* **ARBEITSAUFTRÄGE**:
- 1) Gib aus dem Text über Hochsensibilität die Passage von „Besondere Herausforderungen für“ bis „haben schneller Konzentrationsprobleme.“ wortgetreu wieder.
- 2) Nenne alle Zwischenüberschriften im Text über Hochsensibilität.

* **TEXTAUSZUG**:

+ + + + + + +

Wenn du mehr als 14 Aussagen als zutreffend markiert hast, liegt die Wahrscheinlichkeit hoch, dass du hochsensibel sein könntest. Sollte die Anzahl geringer sein, die betreffenden Aussagen aber in extremem Maße zutreffen, so könnte ebenfalls eine Hochsensibilität vorliegen.
Typische Eigenschaften von hochsensiblen Menschen
Es gibt eine Reihe von Eigenschaften die typisch für HSP sind:
- Du hast ein reiches Innenleben, eine vielschichtige Fantasie und bist kreativ
- Du bist eher perfektionistisch und handelst meist eigenverantwortlich
- Du reagierst besonders sensibel auf Stress
- Du tendierst zu einem großen Harmoniebedürfnis
- Du hast ein hohes Maß an Selbstreflexion sowie ein besonderes Maß an Empathie
- Du nimmst deine Umwelt sehr detailreich wahr
- Die Stimmungen anderer Menschen kann dich schnell und stark beeinflussen
- Du nimmst Kunst und/oder Musik besonders intensiv wahr
Fühlst du dich von einigen der hier aufgezählten Eigenschaften sofort angesprochen oder hast sie öfter bei dir selbst erlebt? Das könnte vielleicht darauf hindeuten, dass du selbst eine hochsensible Veranlagung hast.
Besondere Herausforderungen für hochsensible Menschen
Während viele Eigenschaften von HSP sehr bereichernd sein können, wird die Gabe der verstärkten Wahrnehmung besonders in reizüberfluteten Umgebungen schnell zum Fluch:
- HSP tendieren eher dazu, sich schnell ablenken zu lassen und haben schneller Konzentrationsprobleme.
- Sie sind schneller und häufiger erschöpft als andere und reagieren sehr empfindlich auf Stress
- Sie sind sehr sensibel
- Sie tendieren dazu, Veränderungen eher zu meiden
- Ihr eigener Perfektionismus kann sie langfristig ausbremsen oder unter Druck setzen
- Sie laufen zudem Gefahr, zu viel zu grübeln (Overthinking)
- HSP haben teilweise ein geringes Selbstwertgefühl, da im Umfeld die Akzeptanz für ihre hohe Sensibilität fehlt
- Es kann schneller zu einem Gefühl der Überforderung und dem Wunsch nach sozialem Rückzug kommen
Wie kann ich mit der Hochsensibilität im Alltag besser umgehen?
Um mit der Hochsensibilität im Alltag besser umgehen zu können und eher die positiven Seiten zu genießen, gibt es eine Reihe an Tipps:
- Annehmen statt Bekämpfen: Nehme deine Hochsensibilität an und beginne, sie mit ihren guten sowie schlechten Seiten zu akzeptieren. Wir sind alle Individuen mit eigen Stärken und Schwächen und das ist auch gut so. Nur wer sich annimmt und gut auf sich Acht gibt, kann letztlich ein für sich passendes und erfüllendes Leben aufbauen.

+ + + + + + +

* **DATENAUSZUG**:
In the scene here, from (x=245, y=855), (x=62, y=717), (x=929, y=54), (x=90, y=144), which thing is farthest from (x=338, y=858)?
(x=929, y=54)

+ + + + + + +

* **VOLLSTÄNDIGE LÖSUNGEN**:
- 1)
Besondere Herausforderungen für hochsensible Menschen
Während viele Eigenschaften von HSP sehr bereichernd sein können, wird die Gabe der verstärkten Wahrnehmung besonders in reizüberfluteten Umgebungen schnell zum Fluch:
- HSP tendieren eher dazu, sich schnell ablenken zu lassen und haben schneller Konzentrationsprobleme.

- 2)
- Typische Eigenschaften von hochsensiblen Menschen
- Besondere Herausforderungen für hochsensible Menschen
- Wie kann ich mit der Hochsensibilität im Alltag besser umgehen?